FIG. 1 is a sectional view showing a unit cell constituting a fuel cell according to the present invention, FIG. 2 is a plan view showing an outer plate of a separator of the same unit cell, and FIG. 3 is a sectional view showing a conventional fuel cell. FIG. 2 is a sectional view showing a unit battery. ]... Unit battery 2... Electrolyte plate 3.4...

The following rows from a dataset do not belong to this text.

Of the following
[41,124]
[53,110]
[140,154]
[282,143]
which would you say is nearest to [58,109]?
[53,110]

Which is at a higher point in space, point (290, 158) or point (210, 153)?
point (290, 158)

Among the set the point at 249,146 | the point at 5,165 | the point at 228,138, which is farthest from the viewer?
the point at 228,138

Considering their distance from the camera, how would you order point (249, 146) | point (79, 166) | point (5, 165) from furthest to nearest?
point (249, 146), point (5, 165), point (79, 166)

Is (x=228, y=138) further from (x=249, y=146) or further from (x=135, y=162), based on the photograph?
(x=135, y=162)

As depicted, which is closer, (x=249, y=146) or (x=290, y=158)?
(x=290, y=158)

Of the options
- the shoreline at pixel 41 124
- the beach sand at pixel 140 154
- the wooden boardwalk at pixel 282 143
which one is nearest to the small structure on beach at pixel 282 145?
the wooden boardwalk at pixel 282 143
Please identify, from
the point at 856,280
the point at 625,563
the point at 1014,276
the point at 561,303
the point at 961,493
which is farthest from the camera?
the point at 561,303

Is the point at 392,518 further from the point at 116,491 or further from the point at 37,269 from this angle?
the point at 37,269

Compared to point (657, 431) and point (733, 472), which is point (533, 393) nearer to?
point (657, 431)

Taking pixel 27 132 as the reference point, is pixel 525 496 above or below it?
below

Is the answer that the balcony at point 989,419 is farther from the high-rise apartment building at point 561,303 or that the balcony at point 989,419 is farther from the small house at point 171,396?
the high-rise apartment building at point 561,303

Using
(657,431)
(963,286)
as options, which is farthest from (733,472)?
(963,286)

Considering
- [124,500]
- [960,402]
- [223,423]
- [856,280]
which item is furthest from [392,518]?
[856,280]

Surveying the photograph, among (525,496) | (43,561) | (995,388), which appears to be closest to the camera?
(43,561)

Electrode plate 5... Separator 6... Middle plate
7. Outer plate] O... Gas channel

Claims (4)

[Claims] (1) In a fuel cell in which a plurality of unit cells consisting of an electrolyte plate sandwiched between positive and negative electrode plates are stacked with a separator interposed therebetween, the separator is an outer plate that contacts each of the electrode plates. , having a middle plate for separating fuel gas and oxidizing gas, and said outer plate being made of a thin metal plate having a plurality of small-diameter through holes formed in the center side for supplying gas to each of said electrode plates. Characteristic fuel cells. (2) The fuel cell according to claim 1, wherein the outer circumferential portion between the outer plate and the middle plate of the separator is shielded, and a gas channel for securing a gas flow path is provided in the outer circumferential portion of the separator. (3) The fuel cell according to claim 1, wherein the small diameter through hole is formed by etching or laser. (4) The fuel cell according to claim 1, wherein the outer plate is formed of a single thin metal plate.